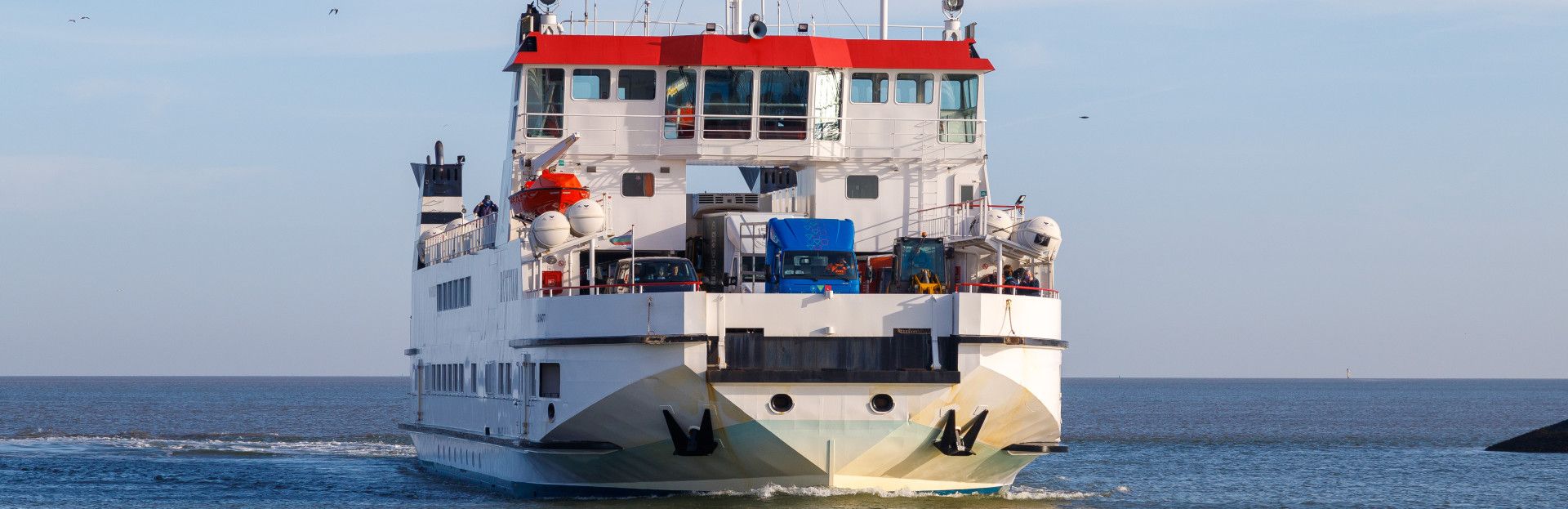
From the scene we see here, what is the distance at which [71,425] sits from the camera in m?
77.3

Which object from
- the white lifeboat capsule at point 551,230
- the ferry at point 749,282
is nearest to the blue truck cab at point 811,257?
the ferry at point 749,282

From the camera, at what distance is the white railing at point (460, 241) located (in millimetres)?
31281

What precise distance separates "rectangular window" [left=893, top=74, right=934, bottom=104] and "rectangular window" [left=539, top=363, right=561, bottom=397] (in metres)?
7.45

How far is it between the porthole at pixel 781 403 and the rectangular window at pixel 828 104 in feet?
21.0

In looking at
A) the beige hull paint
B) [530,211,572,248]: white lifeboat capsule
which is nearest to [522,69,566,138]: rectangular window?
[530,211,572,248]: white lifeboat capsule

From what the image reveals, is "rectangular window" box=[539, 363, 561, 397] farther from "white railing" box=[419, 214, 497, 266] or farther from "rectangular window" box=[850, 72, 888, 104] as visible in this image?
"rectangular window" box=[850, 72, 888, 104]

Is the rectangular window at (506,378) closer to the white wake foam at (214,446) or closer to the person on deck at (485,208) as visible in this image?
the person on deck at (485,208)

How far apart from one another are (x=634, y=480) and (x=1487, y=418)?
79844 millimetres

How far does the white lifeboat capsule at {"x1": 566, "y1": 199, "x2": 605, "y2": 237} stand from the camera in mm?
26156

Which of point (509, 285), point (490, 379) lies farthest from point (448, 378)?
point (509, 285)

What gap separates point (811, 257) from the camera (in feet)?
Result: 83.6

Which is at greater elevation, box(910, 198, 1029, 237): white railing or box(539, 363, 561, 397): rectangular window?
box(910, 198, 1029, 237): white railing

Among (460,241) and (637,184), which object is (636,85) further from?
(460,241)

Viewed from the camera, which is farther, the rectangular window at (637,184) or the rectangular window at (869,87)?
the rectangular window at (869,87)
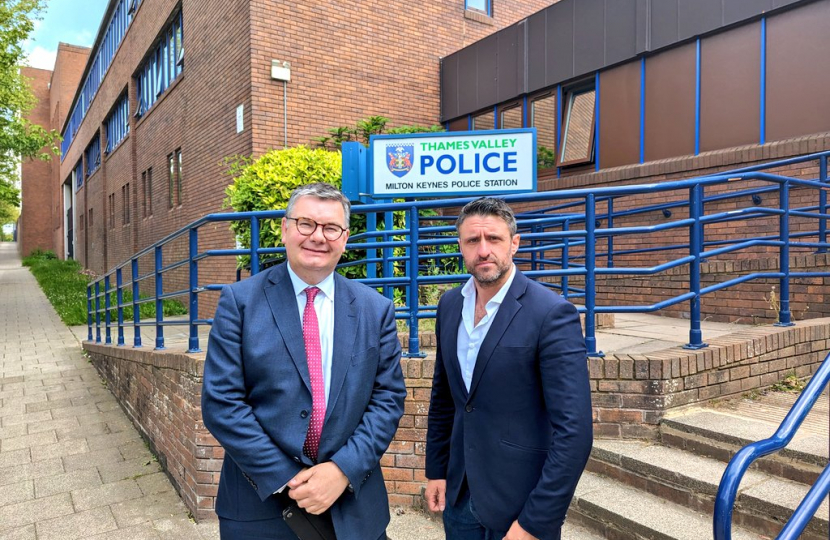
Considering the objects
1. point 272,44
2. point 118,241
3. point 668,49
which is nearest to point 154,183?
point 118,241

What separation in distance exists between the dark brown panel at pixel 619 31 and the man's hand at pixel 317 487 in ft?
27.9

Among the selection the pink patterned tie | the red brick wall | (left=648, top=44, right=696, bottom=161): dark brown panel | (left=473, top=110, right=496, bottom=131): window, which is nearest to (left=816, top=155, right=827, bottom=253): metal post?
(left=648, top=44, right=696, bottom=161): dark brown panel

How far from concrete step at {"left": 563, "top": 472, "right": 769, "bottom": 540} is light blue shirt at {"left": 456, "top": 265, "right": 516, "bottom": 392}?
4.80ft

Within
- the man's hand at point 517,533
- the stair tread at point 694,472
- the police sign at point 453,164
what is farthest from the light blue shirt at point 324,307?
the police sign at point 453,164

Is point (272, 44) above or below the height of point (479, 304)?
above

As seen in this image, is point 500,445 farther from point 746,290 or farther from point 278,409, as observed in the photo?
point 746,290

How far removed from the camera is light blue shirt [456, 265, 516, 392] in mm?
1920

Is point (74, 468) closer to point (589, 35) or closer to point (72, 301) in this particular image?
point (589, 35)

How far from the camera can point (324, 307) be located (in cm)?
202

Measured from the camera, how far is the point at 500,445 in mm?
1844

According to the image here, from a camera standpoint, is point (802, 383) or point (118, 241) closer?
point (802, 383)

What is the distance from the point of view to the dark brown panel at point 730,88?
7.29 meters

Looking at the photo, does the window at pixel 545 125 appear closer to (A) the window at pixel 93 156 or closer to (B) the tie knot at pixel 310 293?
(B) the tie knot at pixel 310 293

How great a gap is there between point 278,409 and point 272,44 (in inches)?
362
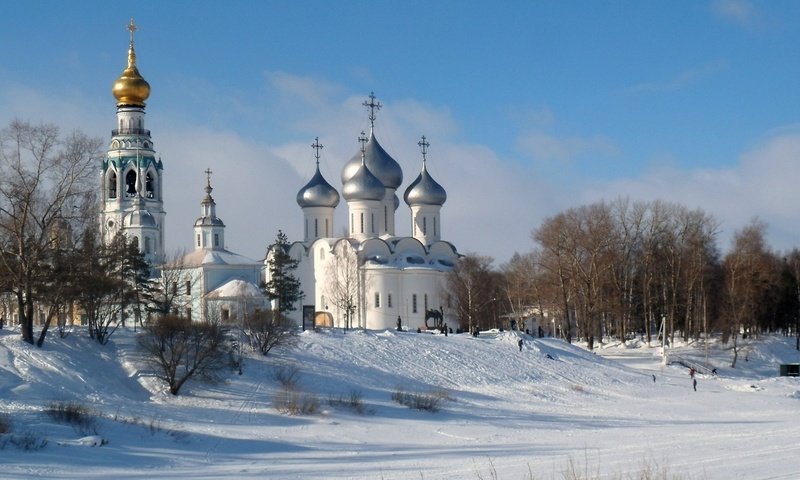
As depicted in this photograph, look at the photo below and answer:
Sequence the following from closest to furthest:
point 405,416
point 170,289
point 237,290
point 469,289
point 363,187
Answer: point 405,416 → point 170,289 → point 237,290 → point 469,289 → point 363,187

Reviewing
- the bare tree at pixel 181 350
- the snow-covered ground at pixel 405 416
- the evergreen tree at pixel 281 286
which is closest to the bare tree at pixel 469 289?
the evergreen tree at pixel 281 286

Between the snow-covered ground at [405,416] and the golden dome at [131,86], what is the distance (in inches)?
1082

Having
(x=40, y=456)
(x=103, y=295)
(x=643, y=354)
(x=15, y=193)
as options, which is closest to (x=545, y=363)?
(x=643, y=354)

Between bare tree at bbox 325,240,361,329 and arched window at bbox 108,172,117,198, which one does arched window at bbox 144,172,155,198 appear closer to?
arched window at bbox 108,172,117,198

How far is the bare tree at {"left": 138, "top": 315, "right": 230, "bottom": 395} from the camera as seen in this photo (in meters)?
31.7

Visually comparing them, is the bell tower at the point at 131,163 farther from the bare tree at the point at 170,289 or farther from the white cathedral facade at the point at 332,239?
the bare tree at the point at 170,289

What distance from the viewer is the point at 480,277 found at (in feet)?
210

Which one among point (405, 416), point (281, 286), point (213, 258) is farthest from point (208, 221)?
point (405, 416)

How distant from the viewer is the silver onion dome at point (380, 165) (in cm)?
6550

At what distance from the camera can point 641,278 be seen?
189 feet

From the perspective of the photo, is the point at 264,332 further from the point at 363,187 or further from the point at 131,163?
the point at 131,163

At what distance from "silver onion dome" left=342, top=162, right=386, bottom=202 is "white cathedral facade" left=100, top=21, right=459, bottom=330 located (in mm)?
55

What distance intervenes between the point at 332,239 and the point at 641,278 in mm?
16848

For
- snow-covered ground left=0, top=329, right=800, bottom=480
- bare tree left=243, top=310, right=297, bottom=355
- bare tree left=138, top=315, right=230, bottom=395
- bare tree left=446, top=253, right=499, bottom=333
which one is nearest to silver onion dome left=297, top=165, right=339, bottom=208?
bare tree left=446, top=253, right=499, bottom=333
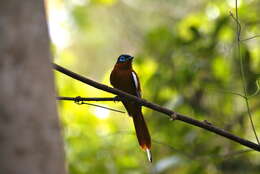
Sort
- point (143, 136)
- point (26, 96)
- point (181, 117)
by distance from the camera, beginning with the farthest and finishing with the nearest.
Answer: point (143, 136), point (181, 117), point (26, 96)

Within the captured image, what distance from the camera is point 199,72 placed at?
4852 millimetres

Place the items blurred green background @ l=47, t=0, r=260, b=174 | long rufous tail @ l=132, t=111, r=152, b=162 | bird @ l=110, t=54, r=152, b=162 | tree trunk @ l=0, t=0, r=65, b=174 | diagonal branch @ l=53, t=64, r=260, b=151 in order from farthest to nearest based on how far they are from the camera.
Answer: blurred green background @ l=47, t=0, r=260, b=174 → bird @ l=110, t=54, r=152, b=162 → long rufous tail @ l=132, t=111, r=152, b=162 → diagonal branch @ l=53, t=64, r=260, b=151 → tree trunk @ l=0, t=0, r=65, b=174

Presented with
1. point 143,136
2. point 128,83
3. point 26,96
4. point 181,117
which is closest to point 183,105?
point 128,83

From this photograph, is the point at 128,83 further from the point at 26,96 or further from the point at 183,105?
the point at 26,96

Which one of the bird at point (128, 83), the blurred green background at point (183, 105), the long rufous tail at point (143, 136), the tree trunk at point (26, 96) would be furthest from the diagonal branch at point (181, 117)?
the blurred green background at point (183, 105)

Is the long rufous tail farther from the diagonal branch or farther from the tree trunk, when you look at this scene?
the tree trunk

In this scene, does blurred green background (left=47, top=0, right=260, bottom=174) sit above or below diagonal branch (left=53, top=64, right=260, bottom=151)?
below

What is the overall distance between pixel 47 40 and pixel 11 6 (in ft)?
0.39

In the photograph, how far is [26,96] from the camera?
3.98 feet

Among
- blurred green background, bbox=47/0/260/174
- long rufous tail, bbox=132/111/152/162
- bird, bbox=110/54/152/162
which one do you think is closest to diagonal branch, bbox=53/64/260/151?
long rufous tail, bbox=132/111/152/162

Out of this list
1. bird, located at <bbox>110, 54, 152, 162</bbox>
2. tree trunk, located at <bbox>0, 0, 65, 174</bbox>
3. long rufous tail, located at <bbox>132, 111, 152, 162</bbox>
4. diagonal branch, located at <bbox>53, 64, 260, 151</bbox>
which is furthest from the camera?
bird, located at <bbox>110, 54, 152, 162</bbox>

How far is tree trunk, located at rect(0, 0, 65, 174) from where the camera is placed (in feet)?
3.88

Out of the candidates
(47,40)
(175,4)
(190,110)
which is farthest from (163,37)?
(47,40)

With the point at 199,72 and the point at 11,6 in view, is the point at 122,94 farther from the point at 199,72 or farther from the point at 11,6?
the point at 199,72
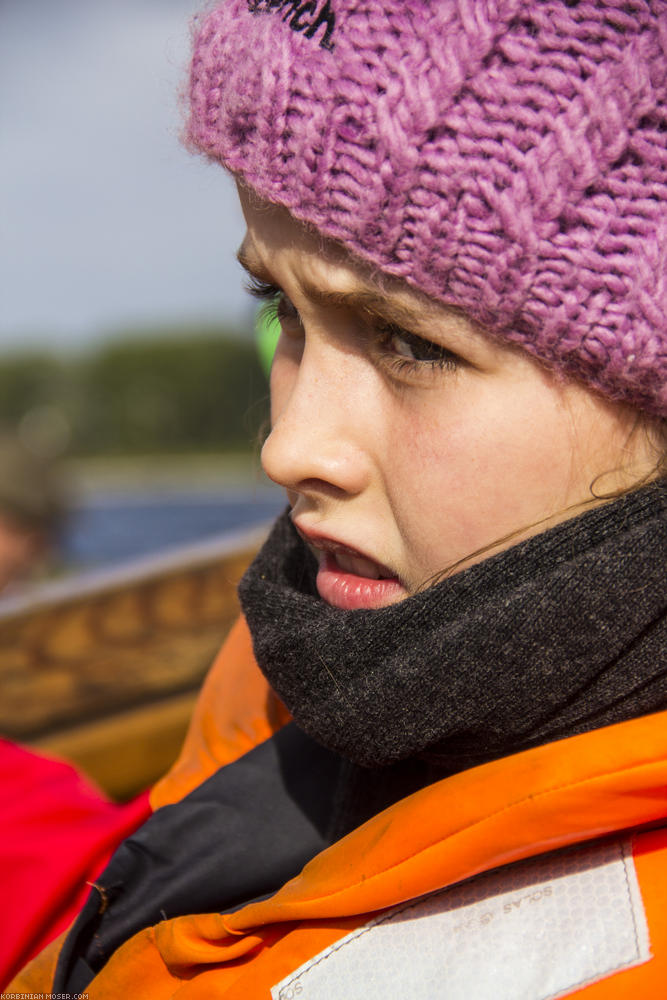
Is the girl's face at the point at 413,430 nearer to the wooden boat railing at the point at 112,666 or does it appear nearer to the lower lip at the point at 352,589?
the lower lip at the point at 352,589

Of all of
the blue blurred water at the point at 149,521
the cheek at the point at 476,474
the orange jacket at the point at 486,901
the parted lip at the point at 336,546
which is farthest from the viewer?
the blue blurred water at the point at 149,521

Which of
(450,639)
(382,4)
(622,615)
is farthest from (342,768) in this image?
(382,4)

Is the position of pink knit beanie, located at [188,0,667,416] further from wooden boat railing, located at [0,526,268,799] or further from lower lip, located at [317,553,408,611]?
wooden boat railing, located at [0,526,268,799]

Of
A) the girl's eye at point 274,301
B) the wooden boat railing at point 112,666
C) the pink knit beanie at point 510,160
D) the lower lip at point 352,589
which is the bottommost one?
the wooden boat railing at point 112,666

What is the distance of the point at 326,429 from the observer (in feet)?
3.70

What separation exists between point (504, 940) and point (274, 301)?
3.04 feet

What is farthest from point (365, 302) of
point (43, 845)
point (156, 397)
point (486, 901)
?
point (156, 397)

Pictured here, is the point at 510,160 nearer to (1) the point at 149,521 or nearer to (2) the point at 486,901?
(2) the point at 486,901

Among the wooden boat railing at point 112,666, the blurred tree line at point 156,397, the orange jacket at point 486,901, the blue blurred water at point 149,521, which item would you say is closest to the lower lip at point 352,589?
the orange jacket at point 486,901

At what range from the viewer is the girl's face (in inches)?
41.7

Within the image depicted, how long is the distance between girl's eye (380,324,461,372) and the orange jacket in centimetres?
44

- - -

Objective: Can you recast the stretch from the line containing "Place the items" through the line containing "Answer: blurred green" as a JSON list of strings, one string per line, with blank lines left out?

The reply:
[
  "Place the items blurred green background @ l=47, t=0, r=260, b=174 | long rufous tail @ l=132, t=111, r=152, b=162 | bird @ l=110, t=54, r=152, b=162 | tree trunk @ l=0, t=0, r=65, b=174 | diagonal branch @ l=53, t=64, r=260, b=151 in order from farthest to nearest based on how far they are from the camera.",
  "Answer: blurred green background @ l=47, t=0, r=260, b=174 → bird @ l=110, t=54, r=152, b=162 → long rufous tail @ l=132, t=111, r=152, b=162 → diagonal branch @ l=53, t=64, r=260, b=151 → tree trunk @ l=0, t=0, r=65, b=174"
]